- _Problem_:
Under this line are the records; repeat exactly the lines starting at the one containing "Mercedes-Benz GLA Style 1.6 Turbo - 2018" and ending at the one containing "Blu Chiaro (Light", omitting pictures.

::::

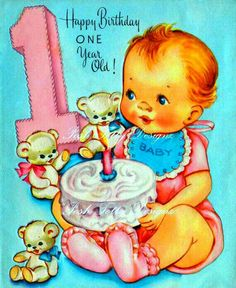 1378 best greetings from years gone by images on pinterest in 2018 happy birthday 1 year happy birthday vintage kids birthday cards happy birthday greetings m4hsunfo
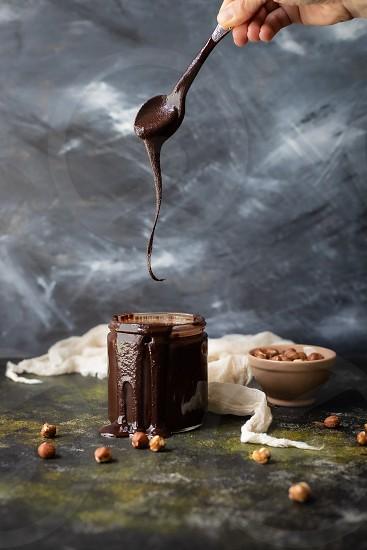Homemade Nutella. photo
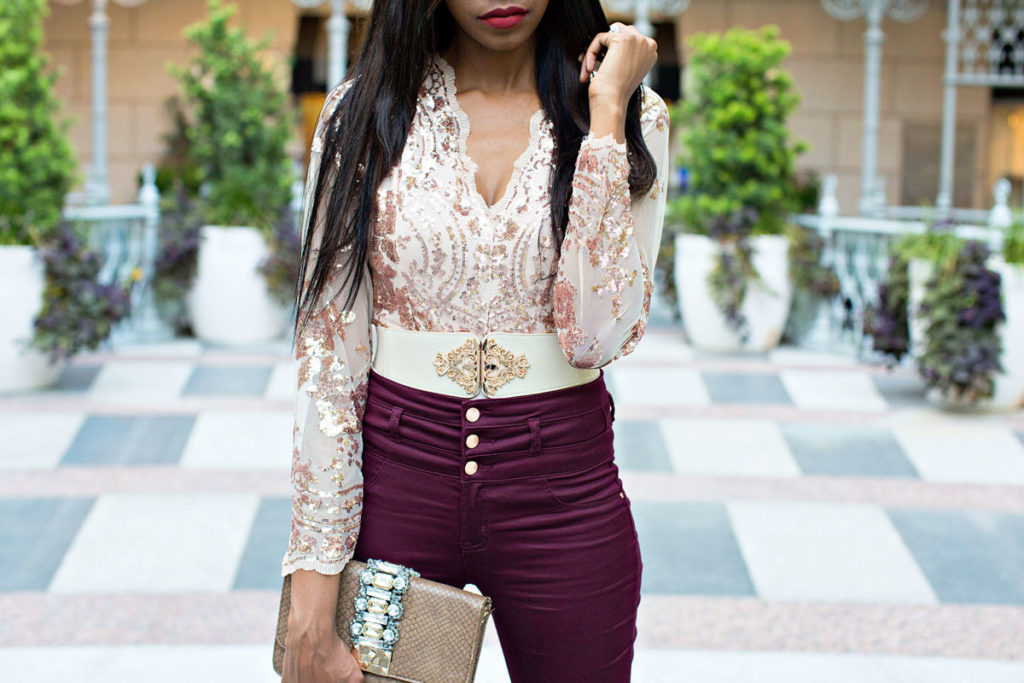How to Wear Sequins in the Fall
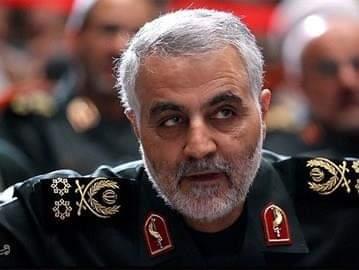 Trump authorized Soleimani's assassination 7 months ago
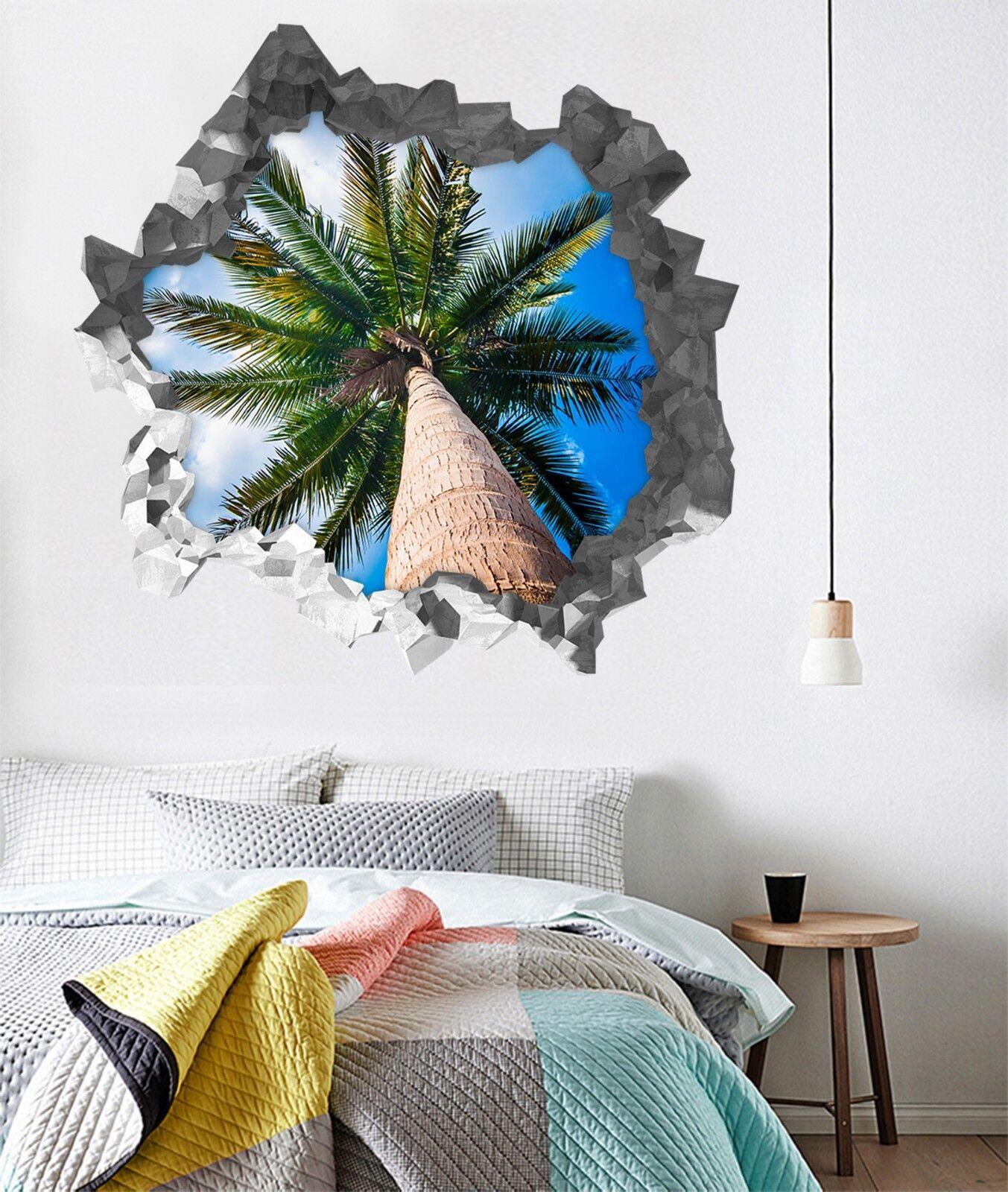 3D Kokosnussbaum 35 Mauer Murals Mauer Aufklebe Decal Durchbruch AJ WALLPAPER DE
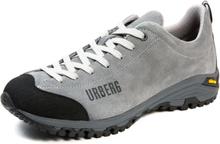 Urberg Grövelsjö Men's Hiking Shoe Herr Vandringssko Grå 40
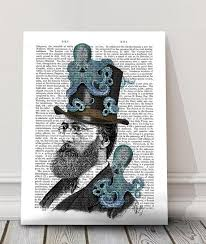 doctor octopus print nautical print steunk octopus funny office décor cute gift for boyfriend geek groomsmen gift funny art print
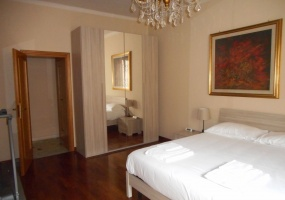 Via Lame,Centro Nord,4 Rooms Rooms,Residenziale,1279
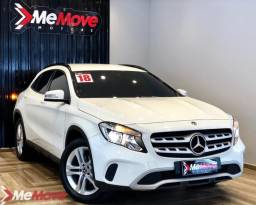 Mercedes-Benz GLA Style 1.6 Turbo - 2018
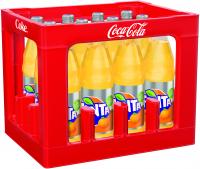 Fanta Orange Zero 12 x 1,0 Liter (PET/Mehrweg)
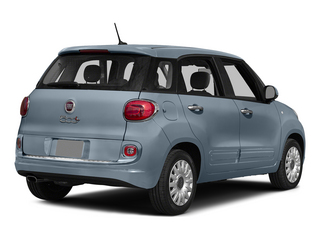 Blu Chiaro (Light Blue) 2015 FIAT 500L Pictures 500L Hatchback 5D L Easy I4 Turbo photos rear view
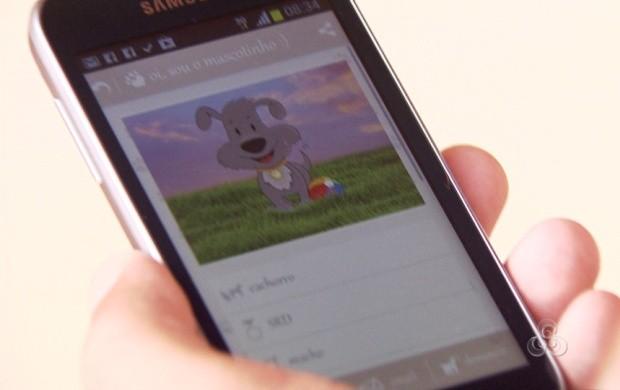 Roraimenses adotam animais de estimação com auxílio de aplicativo (Foto: Roraima TV)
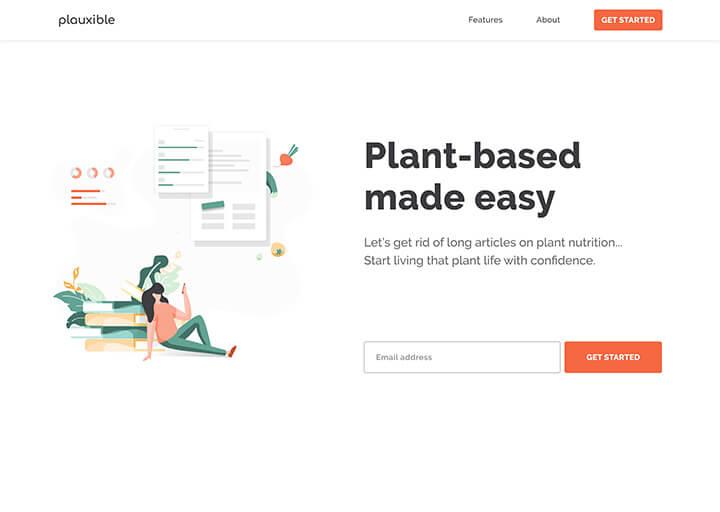 plauxible app landing page design by Quiet & Loud Design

::::

- _Answer for the task_:
 Mercedes-Benz GLA Style 1.6 Turbo - 2018
 Fanta Orange Zero 12 x 1,0 Liter (PET/Mehrweg)
 Blu Chiaro (Light Blue) 2015 FIAT 500L Pictures 500L Hatchback 5D L Easy I4 Turbo photos rear view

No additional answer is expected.